Pull each line holding the word "granularity" from the data.

Dataset entries
== == ==
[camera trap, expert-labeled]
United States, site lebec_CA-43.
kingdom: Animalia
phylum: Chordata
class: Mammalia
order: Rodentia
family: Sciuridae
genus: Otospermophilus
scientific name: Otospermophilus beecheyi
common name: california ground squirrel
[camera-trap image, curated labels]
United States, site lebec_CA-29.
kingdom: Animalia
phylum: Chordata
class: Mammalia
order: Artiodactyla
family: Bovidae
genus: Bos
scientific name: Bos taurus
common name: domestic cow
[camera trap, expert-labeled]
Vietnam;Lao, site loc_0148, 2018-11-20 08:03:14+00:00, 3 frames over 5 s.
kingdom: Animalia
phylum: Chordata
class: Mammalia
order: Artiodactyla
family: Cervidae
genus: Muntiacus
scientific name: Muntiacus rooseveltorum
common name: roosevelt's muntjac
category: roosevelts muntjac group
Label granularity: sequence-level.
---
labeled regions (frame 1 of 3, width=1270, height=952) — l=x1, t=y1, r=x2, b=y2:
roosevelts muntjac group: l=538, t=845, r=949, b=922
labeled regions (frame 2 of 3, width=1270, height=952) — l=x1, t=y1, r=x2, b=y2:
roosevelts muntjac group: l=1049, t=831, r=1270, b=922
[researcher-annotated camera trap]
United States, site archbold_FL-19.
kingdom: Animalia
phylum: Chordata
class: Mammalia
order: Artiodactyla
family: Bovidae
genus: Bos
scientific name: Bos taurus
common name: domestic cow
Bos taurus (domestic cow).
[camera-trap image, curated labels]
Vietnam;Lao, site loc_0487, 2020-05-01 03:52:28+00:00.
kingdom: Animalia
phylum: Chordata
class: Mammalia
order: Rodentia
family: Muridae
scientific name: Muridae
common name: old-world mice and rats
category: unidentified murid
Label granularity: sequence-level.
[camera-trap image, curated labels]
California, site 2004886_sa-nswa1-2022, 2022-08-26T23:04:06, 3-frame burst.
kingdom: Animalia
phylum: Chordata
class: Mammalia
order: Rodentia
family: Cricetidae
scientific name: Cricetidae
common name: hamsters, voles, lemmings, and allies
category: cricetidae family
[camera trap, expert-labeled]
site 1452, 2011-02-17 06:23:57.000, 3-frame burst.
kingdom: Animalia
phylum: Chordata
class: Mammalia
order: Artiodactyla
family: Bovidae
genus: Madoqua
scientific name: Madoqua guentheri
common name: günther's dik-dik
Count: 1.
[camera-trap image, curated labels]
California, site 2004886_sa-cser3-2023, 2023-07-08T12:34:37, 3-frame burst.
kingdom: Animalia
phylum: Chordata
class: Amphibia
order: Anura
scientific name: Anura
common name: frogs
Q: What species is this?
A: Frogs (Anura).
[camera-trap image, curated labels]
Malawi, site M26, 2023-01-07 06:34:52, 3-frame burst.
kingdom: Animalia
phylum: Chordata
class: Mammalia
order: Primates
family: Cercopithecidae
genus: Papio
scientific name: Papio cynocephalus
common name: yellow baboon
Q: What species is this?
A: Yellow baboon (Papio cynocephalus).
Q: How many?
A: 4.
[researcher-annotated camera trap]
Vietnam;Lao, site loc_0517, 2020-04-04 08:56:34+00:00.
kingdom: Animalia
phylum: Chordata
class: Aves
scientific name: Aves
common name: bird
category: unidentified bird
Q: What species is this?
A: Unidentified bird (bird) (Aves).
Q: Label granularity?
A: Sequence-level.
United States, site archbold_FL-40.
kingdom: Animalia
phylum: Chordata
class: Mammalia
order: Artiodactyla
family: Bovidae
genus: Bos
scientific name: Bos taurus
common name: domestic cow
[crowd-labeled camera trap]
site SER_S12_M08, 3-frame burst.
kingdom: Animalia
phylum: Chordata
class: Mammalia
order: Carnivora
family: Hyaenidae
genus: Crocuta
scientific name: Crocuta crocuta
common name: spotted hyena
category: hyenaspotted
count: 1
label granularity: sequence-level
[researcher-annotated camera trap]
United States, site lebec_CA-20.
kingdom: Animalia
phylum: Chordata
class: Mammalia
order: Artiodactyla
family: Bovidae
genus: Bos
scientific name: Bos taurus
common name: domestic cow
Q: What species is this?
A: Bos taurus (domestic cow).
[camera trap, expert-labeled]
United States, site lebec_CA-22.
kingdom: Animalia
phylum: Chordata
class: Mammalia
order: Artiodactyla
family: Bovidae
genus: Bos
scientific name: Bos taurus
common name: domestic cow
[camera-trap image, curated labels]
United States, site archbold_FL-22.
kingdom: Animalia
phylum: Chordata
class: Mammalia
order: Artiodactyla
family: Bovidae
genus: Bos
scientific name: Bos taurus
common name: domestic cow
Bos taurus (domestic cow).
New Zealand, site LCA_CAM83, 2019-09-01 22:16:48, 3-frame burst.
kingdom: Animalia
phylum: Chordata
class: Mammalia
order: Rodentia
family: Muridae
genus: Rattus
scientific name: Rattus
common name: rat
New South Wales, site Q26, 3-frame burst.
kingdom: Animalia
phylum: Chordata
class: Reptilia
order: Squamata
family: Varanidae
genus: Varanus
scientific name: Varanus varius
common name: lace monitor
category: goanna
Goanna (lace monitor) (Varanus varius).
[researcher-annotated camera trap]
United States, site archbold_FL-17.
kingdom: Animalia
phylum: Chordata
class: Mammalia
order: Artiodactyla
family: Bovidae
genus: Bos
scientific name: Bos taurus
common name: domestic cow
== == ==
# Solution:
Label granularity: sequence-level.
Label granularity: sequence-level.
Q: Label granularity?
label granularity: sequence-level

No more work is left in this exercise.